You could always loop over the low-level rowvals and nonzeros of the sparse matrix.

Ideally, @view on a sparse-CSC matrix would create a sparse vector with views of the data. I tried defining this:

using SparseArrays
using SparseArrays: AbstractSparseMatrixCSC, getcolptr
function Base.view(x::AbstractSparseMatrixCSC, ::Colon, j::Integer)
checkbounds(x, :, j)
r1 = convert(Int, getcolptr(x)[j])
r2 = convert(Int, getcolptr(x)[j+1]) - 1
return @views SparseVector(size(x, 1), rowvals(x)[r1:r2], nonzeros(x)[r1:r2])
end

but it fails because SparseVector requires its arguments to be Vector and doesn’t accept views. Would be nice to generalize this type to allow other AbstractVector types.

You could always loop over the low-level rowvals and nonzeros of the sparse matrix.

That improves the performance:

function foo3(x,A)
for j in axes(A,2)
r1 = SparseArrays.getcolptr(A)[j]
r2 = SparseArrays.getcolptr(A)[j+1]-1
if isequal(rowvals(A)[r1:r2],rowvals(x)) && isequal(nonzeros(A)[r1:r2],nonzeros(x))
return true
end
end
return false
end

Try putting @views on this line (or on a surrounding block) so that you don’t make a copy with slices. Also, isequal is probably not the function you want here:

Just put @views on the whole block of code, and it will change every [...] slice into a view, including expressions like rowvals(A)[r1:r2].

(@views is one of those syntaxes that seems to be under-used in Julia code … it’s a lot cleaner than putting @view or view(...) on every slicing expression.)

Thanks! I fixed it using dropzeros!(x) in my first line, which doesn’t add any allocations.

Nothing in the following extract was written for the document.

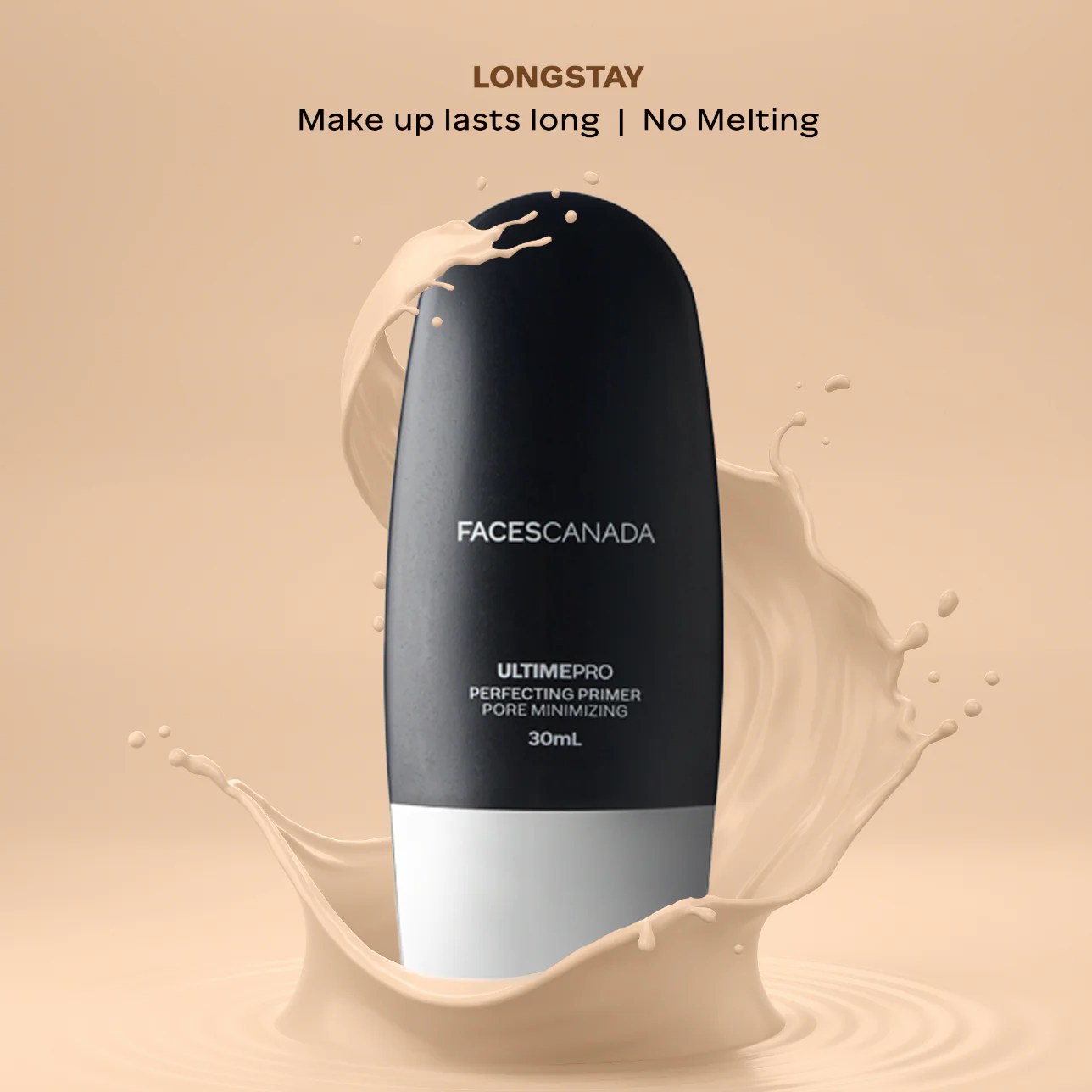 Ultime Pro Perfecting Primer - Image 4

Unfortunately, that changes x, which works for me, but it is obviously not a feasible replacement for x in eachcol(A). I don’t have any non-structural zeros in A, but for a general solution, that would also have to be taken into account.

The zeros might have to be dropped in A too (as non-structural zeros on either side of equality may mess it up)… I see you have already taken note of this.

Another point is the difficulty of benchmarking this operation, as the test will vary widely in timing depending on the specific instance of x and A (and the correct value of x in eachcol(A)).

An efficient implementation of in should stop as soon as it finds the first match. There is no point in comparing the remaining columns since the result won’t change. For benchmarking, one should probably consider the worst case, i.e., no match and the full search. In my example above, I considered one of the last columns to have a long search, but I confess that the choice was ad hoc.

The correct value of x in eachcol(A) is indeed a design question. One has to decide if x shall be considered a column of A if it differs by non-structural zeros. I would suggest considering that true because it is in line with x == A[:,i] and the dense transformations from my initial post y in eachcol(B).

Here is a little shortcut optimization (assuming no non-structural zeros):

function foo4(x,A)
for j in axes(A,2)
r1 = SparseArrays.getcolptr(A)[j]
r2 = SparseArrays.getcolptr(A)[j+1]-1
r2-r1+1 == nnz(x) || continue
@views if rowvals(A)[r1:r2] == rowvals(x)
if nonzeros(A)[r1:r2] == nonzeros(x)
return true
end
end
end
return false
end

It exploits the necessity of column length to equal vector length (non-zeros-wise).